Each company can be represented by few metrics that would define the health of the company. Metrics like eps, revenue, market-cap, last 4 quarter earnings, RoE, PE ratio, etc. There could be other metrics or features as well. If we represent each company with these metrics and apply clustering on this data, would the clusters generated be meaningful?
I had this question one night when I was sleepless and I jumped out of my bed and inked down the basic idea and approach.
We know we have companies like Bajaj Finance that has given excellent returns in the past and is continuing to do so. There would be other companies like this. Would it be possible that companies like Bajaj Finance will be clubbed into one cluster.
Find the characteristics of each cluster by looking at few known companies mapped in each cluster and try to see which not-so-famous companies can be found in the same cluster.

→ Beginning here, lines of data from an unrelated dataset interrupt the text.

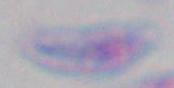
magnification = 1000x
modality = photomicrograph
identification = Toxoplasma gondiiGive the position of every Plasmodium parasite and every leukocyte.
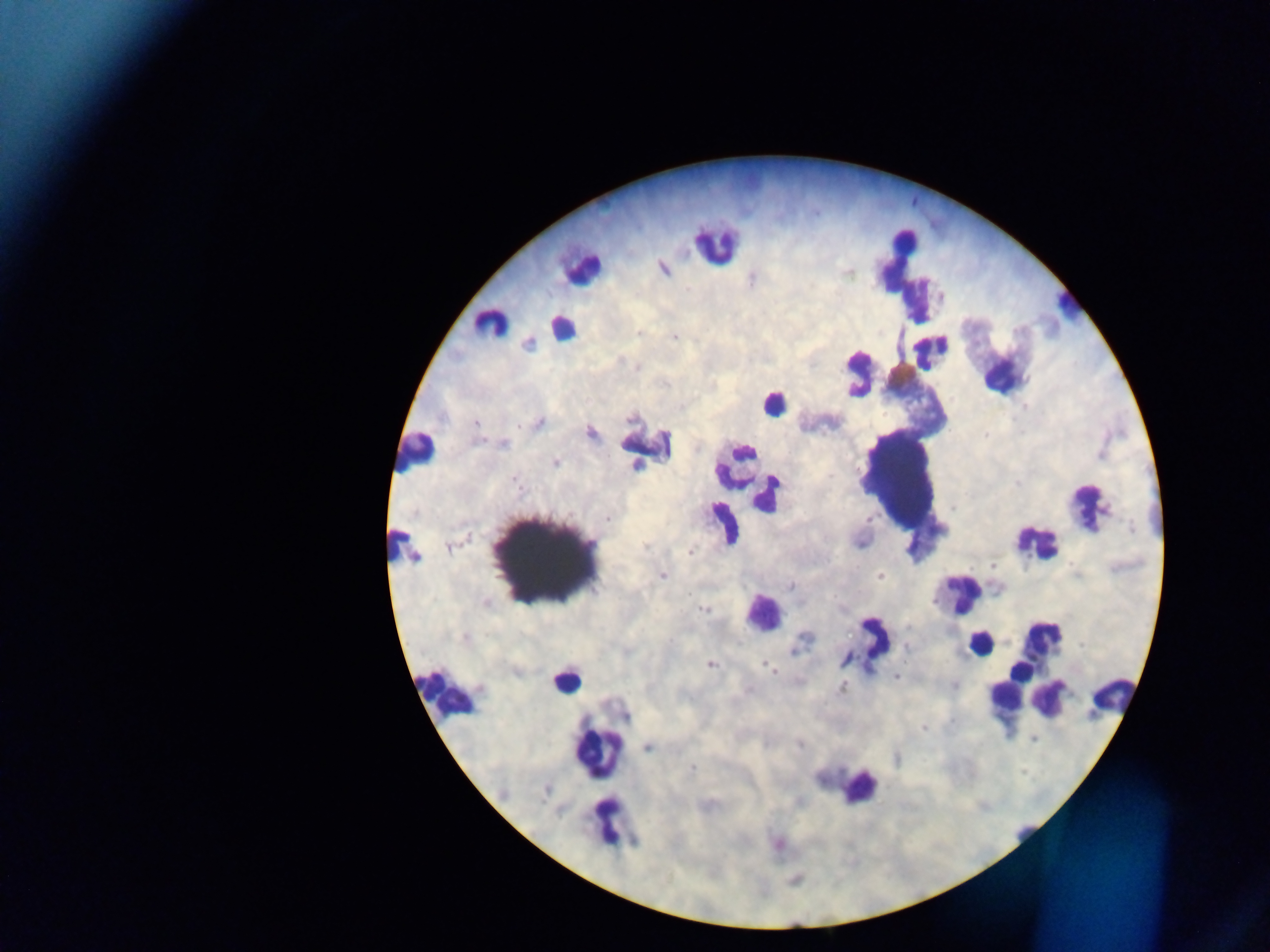
Approximate centers as (x, y) in pixels.
Plasmodium parasites: (663, 268), (848, 272), (489, 323), (639, 333), (675, 337), (528, 344), (638, 367), (681, 405), (539, 422), (476, 423), (591, 432), (505, 444), (555, 462), (516, 483), (608, 518), (870, 520), (1132, 528), (860, 543), (644, 547), (449, 548), (690, 552), (415, 558), (992, 565), (662, 575), (880, 575), (791, 586), (934, 601), (486, 602), (704, 609), (464, 637), (805, 637), (906, 647), (793, 651), (845, 660), (711, 664), (769, 667), (896, 676), (954, 685), (842, 688), (626, 716), (923, 728), (1033, 740), (800, 745), (648, 747), (897, 759), (692, 769).
Leukocytes (some below the resolvable threshold): (715, 243), (582, 268), (903, 270), (1066, 305), (560, 327), (933, 351), (997, 352), (856, 372), (774, 403), (644, 445), (416, 452), (734, 465), (899, 479), (775, 483), (763, 504), (1086, 507), (723, 523), (1034, 541), (396, 543), (549, 557), (962, 592), (762, 613), (876, 638), (978, 643), (1041, 644), (565, 679), (1041, 679), (447, 693), (1116, 695), (1002, 698), (1050, 699), (599, 752), (858, 787), (606, 820).

Mobile-phone photograph taken through the microscope. Image is 1270×952 pixels. One field of view. Sample from Ghana. Thick blood smear.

- Which companies to select in data?
We start with top 500 NSE companies. Get list of top 500 companies from NSE website
- Where to extract the data from?
- What features to use for clustering?
Start with basic set of features that are easier to get like sector, market-cap, EPS, ROE, PE ratio. I will build on this later. Good now is better than perfect tomorrow.
- debt/equity ratio - last 4 quarter earnings - Price info: mean price, std, 25 percentile price, median price, 75 percentile price, 52 week high, 52 week low - Volume traded - Some way to get user sentiments
- Start modeling
The complete implementation and code can be found in this github repository.
This is a first version of the project. I plan to come back to this at a later time and add more features to represent a company.